We know Craigslist, which is based in San Francisco, California, is more of a job board than a freelance marketplace. However a lot of freelancers swear by it. If you have the patience to sort through endless scams, Craigslist can be an excellent source of freelance work. It’s also one of the few sites where you can find gigs locally.

Pros:

  • Work found is often easy and offers a good price in return
  • Can search for gigs locally, if you prefer in-office work

Cons:

  • Have to have patience to sort through scams
  • Craigslist is merely the broker and payments are exchanged offsite so payments and work are not secured or guaranteed by host
  • Platform not designed to allow freelancers and clients/employers communicate and share documents through the site making project management difficult

 

myclyq freelance marketplace

10) MyClyq

Based in Los Angeles, California, MyClyq is the newest freelance marketplace to hit the market with their beta becoming available to the public in October 2016. They help clients/employers find trusted freelancers faster by utilizing each of their networks.
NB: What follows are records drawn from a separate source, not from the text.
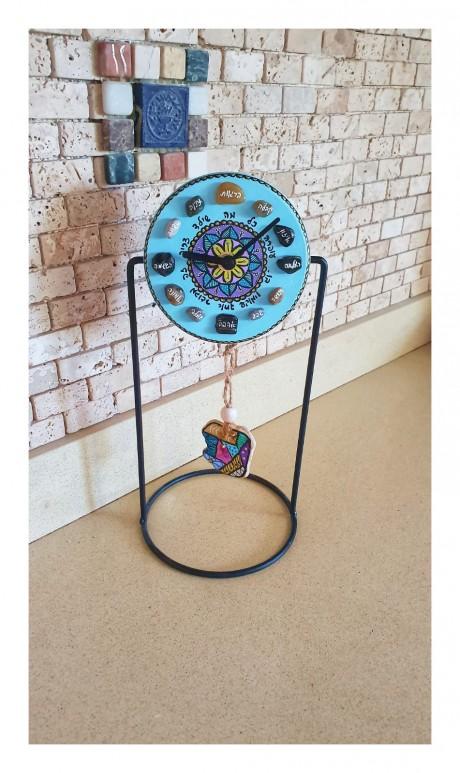 שעון מטוטלת - דגם אבן צבעונית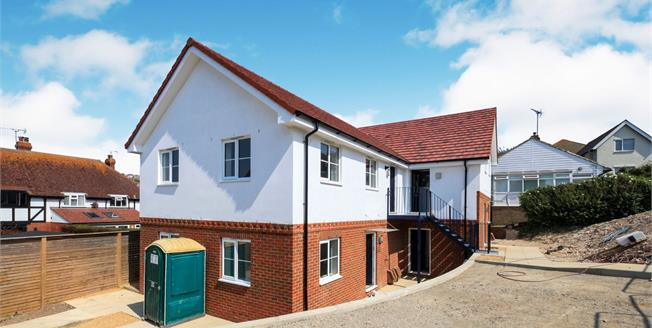 Asking Price £250,000, 2 Bedroom Flat For Sale in Saltdean, BN2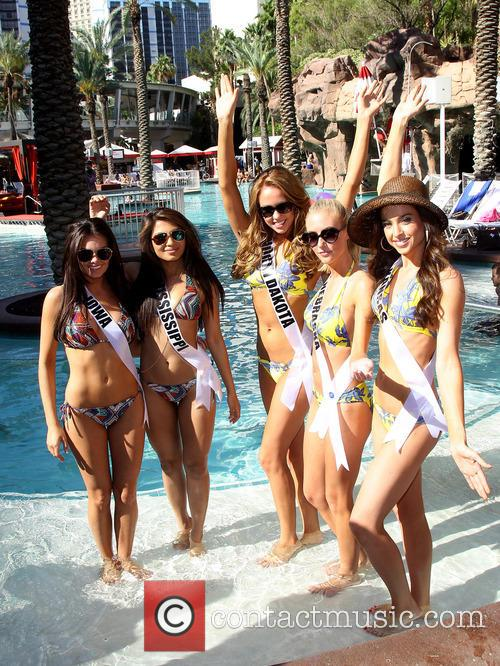Miss Iowa Usa Richelle Orr, Miss Mississippi Usa Paromita Mitra, Miss North Dakota Usa Stephanie Erickson, Miss Nebraska Usa Ellie Lorenzen and Miss Kansas Usa Staci Klinginsmith 2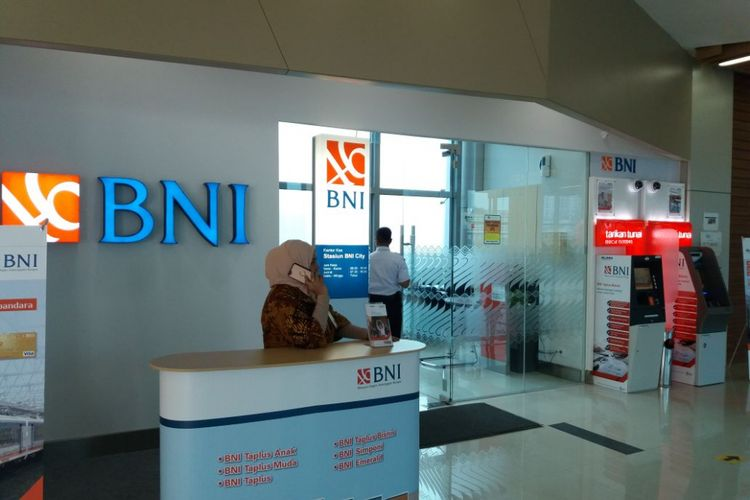 Outlet Bank BNI di Stasiun BNI City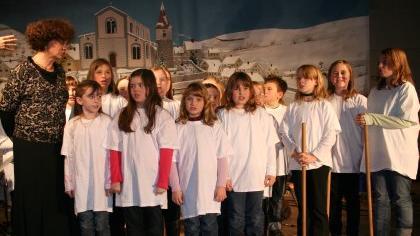 Auch der Schulchor wirkte bei der vorweihnachtlichen Weltreise mit.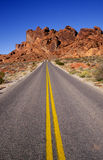 Strada sola attraverso il deserto Immagini Stock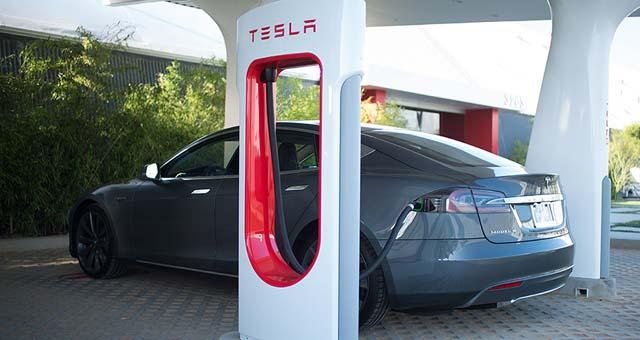 Model-S-Charging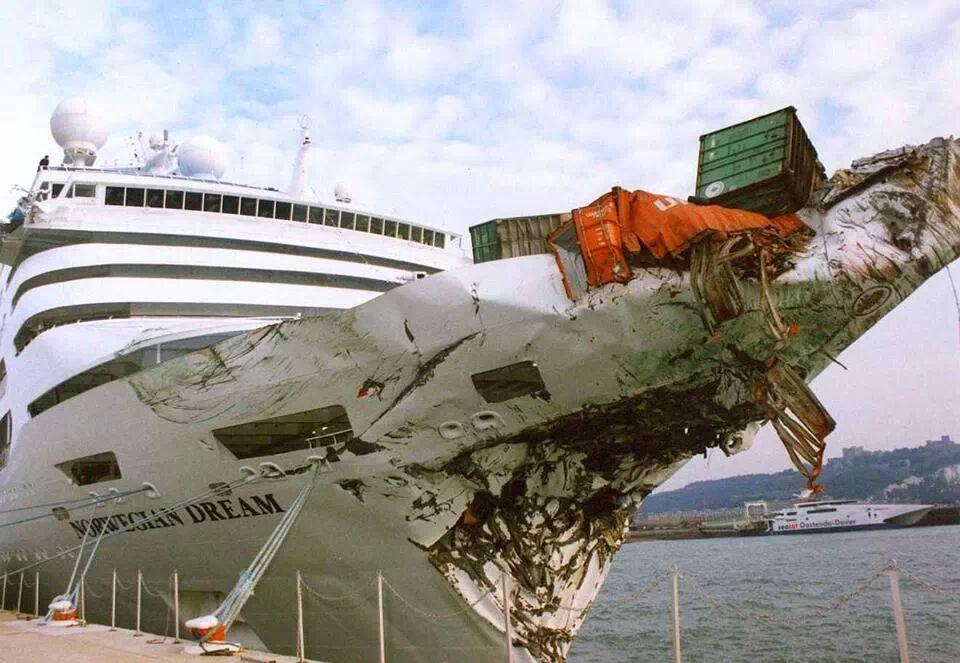 gemi üstünde konteyner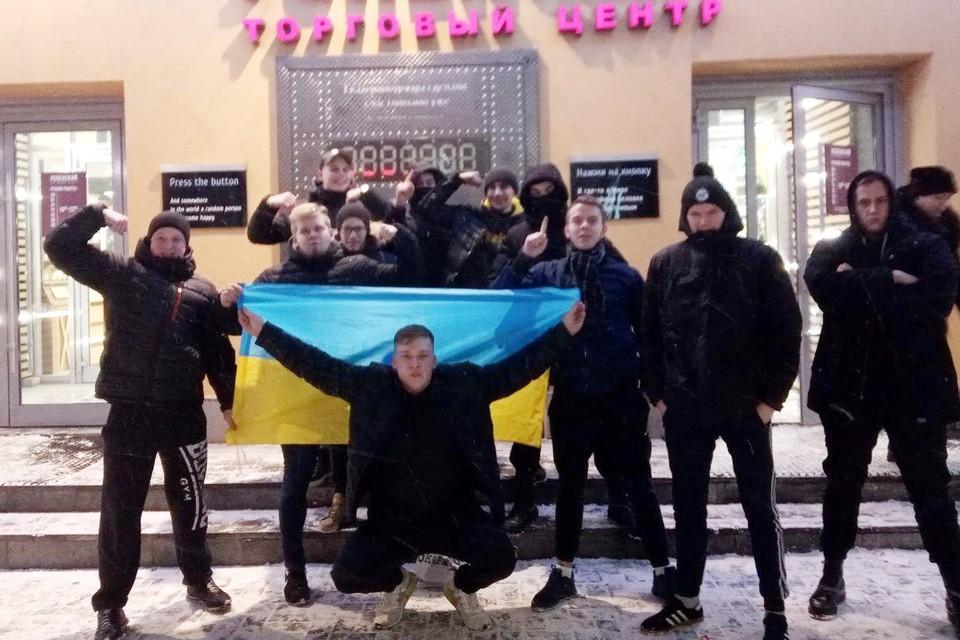 """""""Русское мясо"""" не в курсе, что эта фотография ушла с отчётом в Киев"""
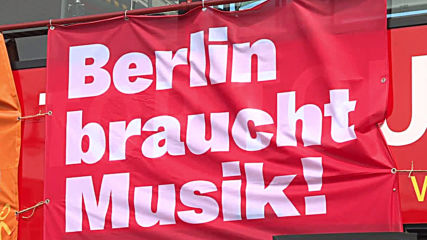 Germany: 'Berlin needs music' - classical musicians play surprise concert at Brandenburg Gate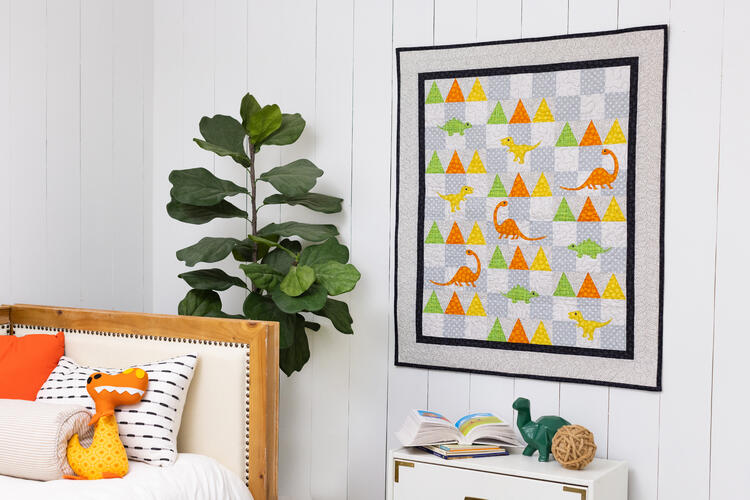 PQ11824_Dinosaur_Forest_Wall_Hanging_lifestyle_HQ_hor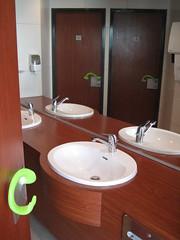 Toilettes (Ulna system) Tags: les de porte mains sans contamination poigne hygine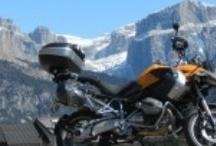 Moto emozioni / Attimi che regalano una particolare emozione a chi viaggia in moto: un tornante impegnativo, una strada mozzafiato, un motoraduno estremo..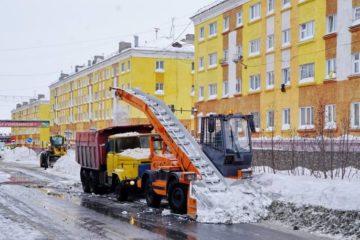 Почти 38 тысяч кубометров снега вывезли коммунальщики из Дудинки в апреле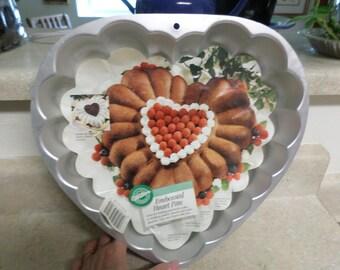 Vintage 1993 Wilton Embossed Heart Pan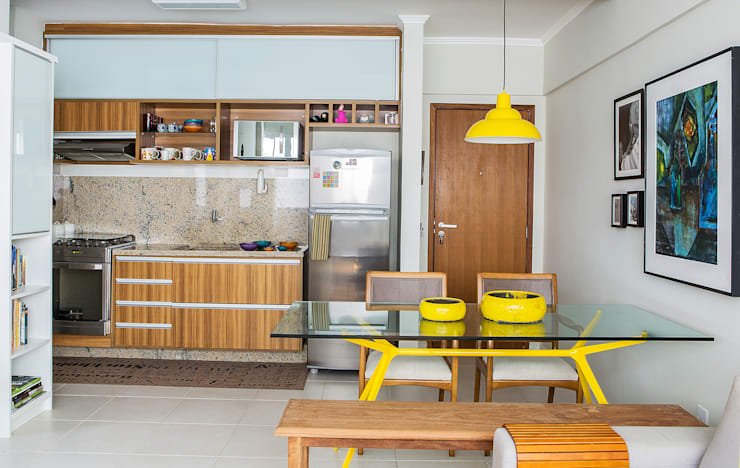 Kitchen by Bruno Sgrillo Arquitetura
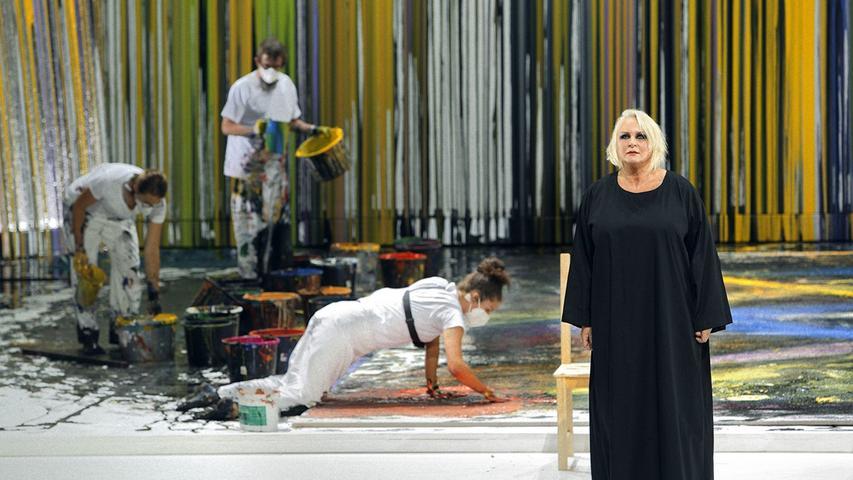 Brünnhilde (Irene Theorin) vor den auf der Bühne werkelnden Assistenten von Hermann Nitsch.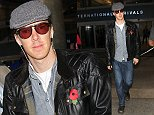7 Nov 2014 - LOS ANGELES - USA  BENEDICT CUMBERBATCH ARRIVES AT LAX  BYLINE MUST READ : XPOSUREPHOTOS.COM  ***UK CLIENTS - PICTURES CONTAINING CHILDREN PLEASE PIXELATE FACE PRIOR TO PUBLICATION ***  **UK CLIENTS MUST CALL PRIOR TO TV OR ONLINE USAGE PLEASE TELEPHONE  44 208 344 2007 ***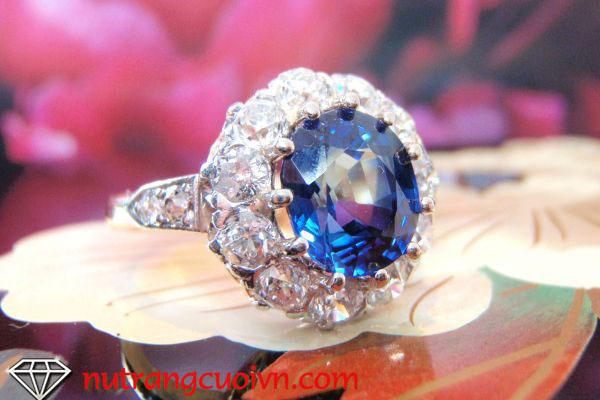 Nhẫn đính hôn gắn đá quý nhiều màu rực rỡ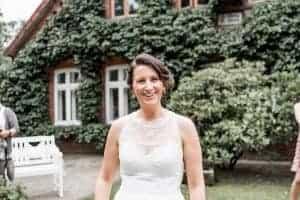 lachende Braut nach dem Sägen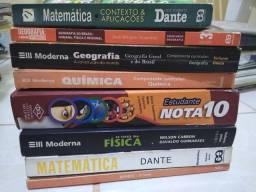 Livros e Material para Pré vestibular  tudo por 10 reais (valor simbólico)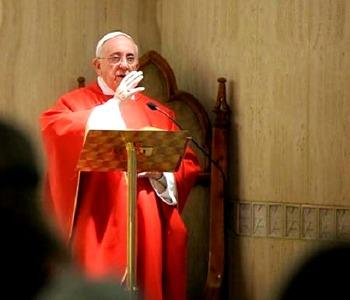 Papa Francesco: abbassarsi come Gesù sulla Croce per vincere le seduzioni del male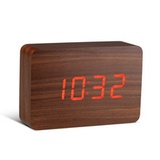 Gingko - Click Clock Brick, walnuss / LED rot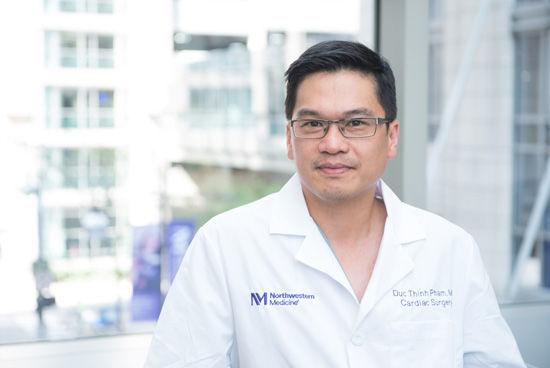Bác sĩ gốc Việt từng cứu sống CEO United Airlines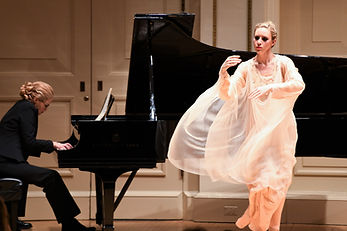 Gabrielle Armenier, eurythmy Brigitte Armenier, piano, Maurice Ravel Pavane pour une Infante defunte Weill Recital Hall at Carnegie Hall New York City Eurythmy Eurythmie Art of Movement stage arts Costumes Veils Silk
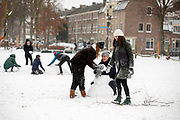 In Utrecht wordt een sneeuwpop gemaakt. Nederland geniet van de eerste sneeuw sinds lange tijd.<br /> <br /> In Utrecht people make a snow man. People in the Netherlands enjoy the first snow since years.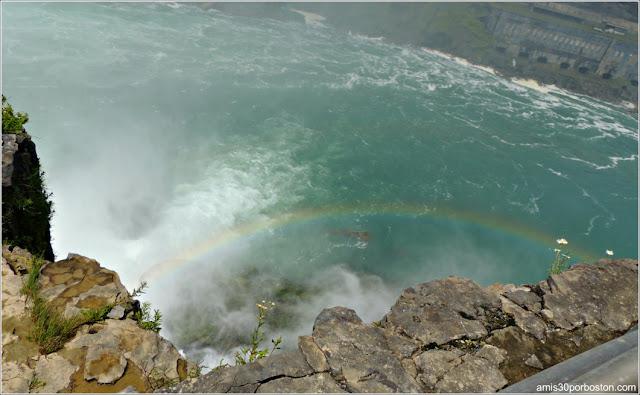 Cataratas del Niágara: Arcoíris en el Horseshoe Falls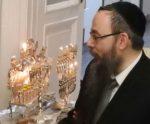 Hanuka Báruch Rabbi lakásán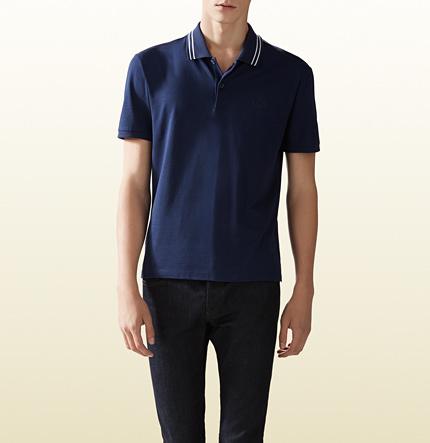 cbd68afc2 Camisa Polo Azul Marino de Gucci: dónde comprar y cómo combinar
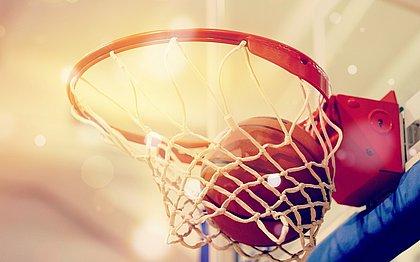NBA pagará salário integral aos atletas em abril mesmo paralisada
Each user profile includes links to 4 trusted partners in an attempt to bring word of mouth referrals online. We may be a little biased about this platform because it’s ours, but check it out. You won’t be disappointed. MyClyq Explainer

Pros:

  • Clyq referral system increases freelancer visibility and gives clients/employers a warm lead without ever having to speak to someone
  • Lowest cost of any marketplace at only 9% per project and no monthly fee
  • Only freelance marketplace that offers a deep entertainment industry category
  • Allows clients/employers 3 separate ways to find freelancers (posting a job, browsing for freelancers and using their Clyq) to save valuable time
  • Secure payment and milestone structure allows users to only pay for work they are satisfied with.

Cons:

  • Brand new platform still gaining traction
  • Lack of jobs on the site
  • Small beta glitches still exist throughout the site

We hope this article has given you enough insight about each freelance marketplace to help you find the one that suits you best.